Paul didn’t respond, and for the first time it occurred to her that perhaps something was really wrong. She began rummaging through the debris with her foot.
“A magnum,” she said again.
With a little push of her foot the bottle rolled down to the waterline. In her half-sleeping, half-waking dream, she gave a little gasp. Half-buried in the sand where the bottle had been, was a handgun. The one she kept in her bedside table with the .357 magnum cartridge.
I’m so sorry,” she murmured with sudden realization. And for a moment she was very grateful to Paul. He had not called the police, only the doctor who was also a neighbor. Good, sweet, dear Paul. Why did I shoot at him with my gun?
“Don’t worry, Sarah,” said Paul slowly after a long silence. “I know you didn’t mean to. We’ll get you the help you need this time.”
Sarah reached down and carefully picked up the gun as if she didn’t want to get her fingerprints on it. Examining the gun’s chamber, she found three bullets left. She thought of the group and individual sessions, the forced, false sense of community, the bogus psychotherapy. And through it all she would have to lie about her true feelings, if she ever hoped to get out of that awful place. Sarah stared out at the lake, watching the boat that had brought her here drift far away. For the first time in a long time, everything seemed clear.
“Good, dear sweet Paul,” she murmured, and she could feel the weight of his body as he held her in a long embrace.
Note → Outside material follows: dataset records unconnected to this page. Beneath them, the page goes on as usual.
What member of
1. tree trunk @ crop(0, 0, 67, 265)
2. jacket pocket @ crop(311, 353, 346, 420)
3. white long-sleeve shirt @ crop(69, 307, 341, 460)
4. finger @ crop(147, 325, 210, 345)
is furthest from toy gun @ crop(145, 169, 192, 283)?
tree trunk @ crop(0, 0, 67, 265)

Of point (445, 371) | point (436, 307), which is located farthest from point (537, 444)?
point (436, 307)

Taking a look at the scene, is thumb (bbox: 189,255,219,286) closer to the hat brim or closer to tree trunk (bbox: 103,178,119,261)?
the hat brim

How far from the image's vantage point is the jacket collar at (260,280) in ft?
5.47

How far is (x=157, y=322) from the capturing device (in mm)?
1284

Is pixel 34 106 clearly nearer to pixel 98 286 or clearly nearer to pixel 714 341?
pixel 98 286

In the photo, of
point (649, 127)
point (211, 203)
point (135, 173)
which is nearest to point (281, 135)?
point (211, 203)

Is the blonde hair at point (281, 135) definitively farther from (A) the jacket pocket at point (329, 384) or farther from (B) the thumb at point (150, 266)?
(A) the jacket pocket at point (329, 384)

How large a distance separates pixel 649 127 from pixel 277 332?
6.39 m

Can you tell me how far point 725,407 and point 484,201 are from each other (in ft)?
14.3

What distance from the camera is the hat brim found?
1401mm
She retrieved the magnum wine bottle and placed it on the rock and then walked off twenty paces, turned and fired. The bottle shattered in a violent explosion of glass, fragments flying everywhere. She felt a surge of power as she shot twice more, reducing the remains of the bottle to even tinier shards. She felt her face flush with happiness. It was a good day for hope seemed to have returned. Yes, she would get control of her life again, all right, she thought, as a smile spread across her face. Good, dear, sweet Paul, next time I’ll aim for your heart.
Note: The closed captioning on my television occasionally freezes on a random line. I thought it would be an interesting challenge to use these lines as writing prompts. The rules of my writing game are that I must write a short-short story in a single sitting.